Candlish confessed a failed attempt to write a Tom Ripley–style antihero: “I spent the whole time coming up with reasons why my characters do this … It wasn’t really their fault,” she said, explaining that even when she tried to excise conscience, her character kept expressing “moral scruples” and second thoughts.

“You inevitably fold parts of yourself into your creations,” said Ware. “The spark that makes it come alive is often the little bit of you in there.”

Panelists likened character creation to Frankenstein work. “You take the irritating habit of that co‑worker, the weird couple you saw in a restaurant, bits of friends and enemies, and stitch them together,” said Ware.

But real-world perspective reframed the literary exercise in stark terms. Kantaria recounted teaching a prison writing class and quoting the facility director, who told her, “It’s not full of monsters. It’s normal people who made a bad decision.” She recalled being struck that many inmates were “one silly decision” away from the crimes that put them behind bars. “Any one of us could be one decision away from jail time,” she said.

The panelists also turned to scientific findings through the discussion. Ware cited infant studies showing babies prefer helpers to hinderers in puppet shows, suggesting “we are born with a natural propensity to be attracted to good.”

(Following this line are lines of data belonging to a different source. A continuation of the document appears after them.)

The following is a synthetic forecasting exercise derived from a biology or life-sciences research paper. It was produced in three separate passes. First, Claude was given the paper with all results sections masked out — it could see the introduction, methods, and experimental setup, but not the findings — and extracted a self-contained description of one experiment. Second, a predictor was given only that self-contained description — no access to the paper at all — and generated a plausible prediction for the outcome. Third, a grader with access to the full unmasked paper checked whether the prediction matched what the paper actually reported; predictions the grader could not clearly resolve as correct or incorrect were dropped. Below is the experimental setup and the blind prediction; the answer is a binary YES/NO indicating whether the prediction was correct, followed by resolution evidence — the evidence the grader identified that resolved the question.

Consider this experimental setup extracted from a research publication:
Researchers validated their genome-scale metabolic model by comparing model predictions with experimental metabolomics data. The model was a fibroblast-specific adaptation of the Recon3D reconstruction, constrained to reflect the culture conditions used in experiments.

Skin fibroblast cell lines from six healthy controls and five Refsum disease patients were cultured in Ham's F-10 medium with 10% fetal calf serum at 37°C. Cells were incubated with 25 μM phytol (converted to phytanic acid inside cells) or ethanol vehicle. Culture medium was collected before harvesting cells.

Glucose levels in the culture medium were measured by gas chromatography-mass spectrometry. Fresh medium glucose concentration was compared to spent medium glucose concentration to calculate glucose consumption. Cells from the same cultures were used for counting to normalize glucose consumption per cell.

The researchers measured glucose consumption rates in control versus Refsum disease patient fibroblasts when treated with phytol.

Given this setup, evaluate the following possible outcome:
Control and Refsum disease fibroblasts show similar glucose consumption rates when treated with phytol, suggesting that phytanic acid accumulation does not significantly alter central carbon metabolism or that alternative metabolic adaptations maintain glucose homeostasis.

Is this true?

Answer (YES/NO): YES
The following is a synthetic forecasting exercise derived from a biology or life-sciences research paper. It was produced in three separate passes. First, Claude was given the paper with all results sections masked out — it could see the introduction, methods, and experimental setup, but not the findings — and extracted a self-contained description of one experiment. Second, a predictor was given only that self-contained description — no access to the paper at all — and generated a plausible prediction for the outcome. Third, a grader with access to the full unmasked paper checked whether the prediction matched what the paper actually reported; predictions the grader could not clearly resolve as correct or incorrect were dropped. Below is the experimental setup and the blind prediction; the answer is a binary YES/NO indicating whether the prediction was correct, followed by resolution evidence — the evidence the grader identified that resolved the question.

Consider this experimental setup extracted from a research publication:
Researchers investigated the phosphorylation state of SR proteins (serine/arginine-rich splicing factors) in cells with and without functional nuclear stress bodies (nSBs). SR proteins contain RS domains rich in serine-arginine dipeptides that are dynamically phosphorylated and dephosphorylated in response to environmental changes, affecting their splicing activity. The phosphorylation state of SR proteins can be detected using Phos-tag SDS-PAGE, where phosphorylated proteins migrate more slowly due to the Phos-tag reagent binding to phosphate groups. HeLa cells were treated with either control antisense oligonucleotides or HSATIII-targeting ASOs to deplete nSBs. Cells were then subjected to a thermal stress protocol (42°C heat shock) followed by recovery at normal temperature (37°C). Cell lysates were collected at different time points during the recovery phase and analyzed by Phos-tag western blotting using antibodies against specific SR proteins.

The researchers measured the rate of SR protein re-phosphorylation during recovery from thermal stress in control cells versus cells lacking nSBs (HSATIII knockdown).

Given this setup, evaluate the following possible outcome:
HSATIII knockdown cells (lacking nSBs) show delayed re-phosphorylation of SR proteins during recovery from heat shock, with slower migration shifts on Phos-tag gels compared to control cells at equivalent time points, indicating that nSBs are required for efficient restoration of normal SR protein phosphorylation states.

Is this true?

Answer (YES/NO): YES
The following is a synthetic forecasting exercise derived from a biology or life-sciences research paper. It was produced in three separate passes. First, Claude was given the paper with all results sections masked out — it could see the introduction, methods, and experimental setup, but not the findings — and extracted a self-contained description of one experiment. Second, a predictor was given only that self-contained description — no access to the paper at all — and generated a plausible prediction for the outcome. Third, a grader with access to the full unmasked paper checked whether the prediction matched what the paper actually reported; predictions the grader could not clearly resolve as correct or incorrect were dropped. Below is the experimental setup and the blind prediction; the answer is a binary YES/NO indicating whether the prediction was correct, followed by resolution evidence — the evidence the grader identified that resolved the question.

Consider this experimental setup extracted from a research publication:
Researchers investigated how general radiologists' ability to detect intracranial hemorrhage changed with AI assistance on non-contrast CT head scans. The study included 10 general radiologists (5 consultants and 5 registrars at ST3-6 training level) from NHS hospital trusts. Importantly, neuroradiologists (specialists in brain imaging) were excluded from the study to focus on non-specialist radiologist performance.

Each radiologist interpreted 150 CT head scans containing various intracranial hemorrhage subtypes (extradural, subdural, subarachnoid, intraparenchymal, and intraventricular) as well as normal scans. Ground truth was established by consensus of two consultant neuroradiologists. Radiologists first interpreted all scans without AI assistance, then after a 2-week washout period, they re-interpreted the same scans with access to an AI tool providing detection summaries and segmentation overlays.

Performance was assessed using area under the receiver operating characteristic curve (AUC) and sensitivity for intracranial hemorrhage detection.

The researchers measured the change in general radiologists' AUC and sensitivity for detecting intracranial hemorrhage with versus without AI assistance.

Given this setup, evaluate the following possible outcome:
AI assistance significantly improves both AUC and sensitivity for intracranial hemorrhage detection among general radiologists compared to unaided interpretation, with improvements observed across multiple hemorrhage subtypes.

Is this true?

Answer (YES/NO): NO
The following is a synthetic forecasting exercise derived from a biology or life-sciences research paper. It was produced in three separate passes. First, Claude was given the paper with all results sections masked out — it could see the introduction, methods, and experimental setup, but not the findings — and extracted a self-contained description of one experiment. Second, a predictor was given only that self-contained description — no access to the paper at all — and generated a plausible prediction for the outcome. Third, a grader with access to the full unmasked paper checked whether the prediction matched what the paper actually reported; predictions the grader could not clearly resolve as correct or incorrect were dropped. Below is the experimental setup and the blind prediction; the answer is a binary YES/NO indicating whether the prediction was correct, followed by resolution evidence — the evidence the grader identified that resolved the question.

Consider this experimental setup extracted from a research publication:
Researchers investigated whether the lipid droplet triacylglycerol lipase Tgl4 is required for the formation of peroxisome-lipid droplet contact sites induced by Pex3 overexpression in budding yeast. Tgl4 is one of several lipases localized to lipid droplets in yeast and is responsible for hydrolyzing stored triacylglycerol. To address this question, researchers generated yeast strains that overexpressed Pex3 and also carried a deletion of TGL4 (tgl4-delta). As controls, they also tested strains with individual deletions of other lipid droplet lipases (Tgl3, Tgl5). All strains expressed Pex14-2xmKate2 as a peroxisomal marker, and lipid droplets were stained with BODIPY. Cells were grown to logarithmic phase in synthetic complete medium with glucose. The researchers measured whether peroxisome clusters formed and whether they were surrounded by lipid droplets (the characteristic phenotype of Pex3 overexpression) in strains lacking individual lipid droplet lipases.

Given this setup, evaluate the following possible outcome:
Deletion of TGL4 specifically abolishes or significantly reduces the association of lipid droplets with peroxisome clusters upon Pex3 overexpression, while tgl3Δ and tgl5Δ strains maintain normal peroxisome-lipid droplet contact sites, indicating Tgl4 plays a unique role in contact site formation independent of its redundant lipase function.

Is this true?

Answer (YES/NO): YES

Candlish referenced twin studies and research on narrative: People who can form a coherent story about trauma often “have much better outcomes,” she explained.

“Both things will end up being super, super neat,” she said of genes and upbringing, before turning to the redemptive power of storytelling: “When we can make sense of what happened to us, we cope better.”

As the session closed, McGinley steered the panel away from tidy answers. Villainy, the authors agreed, is rarely the product of an immutable core; more often, it is assembled from ordinary impulses, missteps and circumstances. For writers like Kantaria, Candlish and Ware, the task is not to excuse cruelty but “to understand the fragile architecture that holds it together,” and to ask readers to inhabit uncomfortable but necessary perspectives.